An old antidote to Coronation Street poison




It’s been a morbid week in British TV.  The ITV soap opera, Coronation Street featured the ultimate act of self-destruction. Hayley Cropper, the transgender wife of Roy, had been battling pancreatic cancer. Hayley feared that the painkillers for cancer would affect her mental faculties, and instead committed suicide by gulping down a cloudy-white cocktail of lethal drugs.  

I used to watch Coronation Street as a child, but unexpectedly, I gave up watching it after Roy and Hayley became a couple. I felt that they were both characters in their own right, more powerful on their own than together. Roy had been this very bookish, rather emasculated fellow who had a nerd’s sixth sense for detail. When he started in the café, he insisted on letting the cups drip-dry, as opposed to drying them with a t-towel because, "drip-dry is more hygienic".  He helped a kid on the street with their maths homework, and was so scholarly that he unnerved the cocky entrepreneur Mike Baldwin. 

In 15 years, he’s gone from helping kids with schoolwork – to lying on the marriage bed while his wife used poison to destroy her life essence. 

Hayley and Roy’s pairing was always a contrived one, but it held the viewers’ attention:  would arch conservative Roy stay with Hayley? And would she have the patience to bear with him? When they met, Hayley had the ordeal of explaining to naïve Roy that she would be having surgery to become a woman. Roy panicked at first - but he learned to love her for herself – or so we thought.  

Last Monday night’s Corrie may have pulled in an extra 2 million viewers, but I think viewers will soon leave the street. Even if you agree with the actress who played Hayley, Julie Hesmondhalgh that assisted suicide should be legalised, and think it’s "a simple thing", you have to admit that the storylines are falling apart. Roy and Hayley’s union was an implausible romance that ended in the most unromantic way possible. 

The fact that he did not stop her from killing herself leaves a permanent doubt in the viewers’ mind as to his depth of feeling for her.  If you love someone, you do not wish to hasten their demise, but want as much time as possible with them. It seems a cliché, but whenever I meet someone who has lost a loved one, they lament, ‘if only I had had one more day…’

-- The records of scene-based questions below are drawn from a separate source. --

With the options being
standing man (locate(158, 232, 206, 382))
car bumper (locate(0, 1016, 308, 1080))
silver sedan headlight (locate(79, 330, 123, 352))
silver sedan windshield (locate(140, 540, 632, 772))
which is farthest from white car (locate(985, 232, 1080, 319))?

Not only is Hayley's suicide in the worst possible taste – but it has also ruined 15 years of scriptwriting.  

Had Hayley truly trusted in Roy, surely she would not have been overwhelmed by fear that the side-effects of the painkillers for pancreatic cancer would addle her with confusion? Is it not the point of a marital union that one spouse catches the other when they fall? In sickness and health and all that?

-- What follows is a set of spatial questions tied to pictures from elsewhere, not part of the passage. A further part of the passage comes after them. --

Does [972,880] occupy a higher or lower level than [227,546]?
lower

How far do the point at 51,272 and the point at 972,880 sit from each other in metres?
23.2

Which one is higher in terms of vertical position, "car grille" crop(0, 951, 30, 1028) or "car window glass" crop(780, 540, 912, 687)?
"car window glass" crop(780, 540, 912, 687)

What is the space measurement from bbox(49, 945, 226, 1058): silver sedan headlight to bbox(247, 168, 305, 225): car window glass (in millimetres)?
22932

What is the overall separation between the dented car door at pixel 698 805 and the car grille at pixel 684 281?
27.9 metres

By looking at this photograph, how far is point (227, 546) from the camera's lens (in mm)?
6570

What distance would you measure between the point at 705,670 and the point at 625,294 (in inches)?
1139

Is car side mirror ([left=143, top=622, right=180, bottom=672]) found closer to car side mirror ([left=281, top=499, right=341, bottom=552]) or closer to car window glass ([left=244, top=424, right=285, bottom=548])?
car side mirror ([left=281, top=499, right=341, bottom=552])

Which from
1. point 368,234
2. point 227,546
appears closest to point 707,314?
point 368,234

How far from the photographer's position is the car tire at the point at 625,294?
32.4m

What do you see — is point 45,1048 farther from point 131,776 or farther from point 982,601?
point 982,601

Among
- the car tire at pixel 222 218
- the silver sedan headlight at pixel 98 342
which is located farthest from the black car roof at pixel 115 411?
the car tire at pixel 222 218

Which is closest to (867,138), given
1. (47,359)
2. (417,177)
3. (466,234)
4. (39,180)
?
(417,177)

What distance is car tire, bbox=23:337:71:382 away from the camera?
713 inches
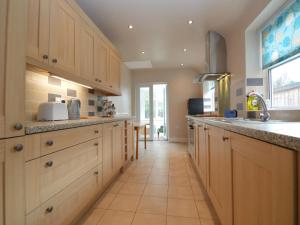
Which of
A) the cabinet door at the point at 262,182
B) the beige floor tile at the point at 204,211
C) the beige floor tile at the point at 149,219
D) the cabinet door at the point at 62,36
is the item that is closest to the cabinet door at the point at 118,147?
the beige floor tile at the point at 149,219

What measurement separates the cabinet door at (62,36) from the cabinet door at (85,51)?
0.34 ft

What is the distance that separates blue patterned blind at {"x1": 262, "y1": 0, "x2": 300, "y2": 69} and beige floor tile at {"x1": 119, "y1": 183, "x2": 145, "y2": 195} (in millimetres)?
2236

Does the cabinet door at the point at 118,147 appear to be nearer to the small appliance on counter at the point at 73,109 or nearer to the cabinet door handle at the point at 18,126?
the small appliance on counter at the point at 73,109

On the subject of surgery and painkillers…  When Hayley first walked onto the street, she was full of talk of becoming her "true" self by having surgery that would make her a woman. Now, if she was able to endure the anaesthesia and bottles of painkillers that her surgery entailed… Why was she so daunted by the painkillers for cancer?

The writers on Corrie may have to learn that the viewers will not trust their weak storylines. Trust, like the soul, once it’s gone to God, does not return.

I can offer an antidote, if you’ll pardon my use of the antonym for poison.  In the 80’s there was a being-tempted-to-suicide storyline in Golden Girls.  The episode was Not Another Monday, penned by Gail Parent. Spunky Sophia is caught completely off guard by her friend Martha who wants to die at her own hand as opposed to ‘dying by inches’ because of her angina and high blood pressure. Of all the episodes in the entire seven seasons of Golden Girls, this is Sophia’s finest hour. 

The theme of suicide does run in Gail Parent’s work, most notably her novel Sheila Levine is Dead and Living in New York, which concerns a young suicidal woman who has had 15 sexual partners and an abortion, but is cynically dissatisfied with life. It is not an anti-abortion text, but the ending is surprising.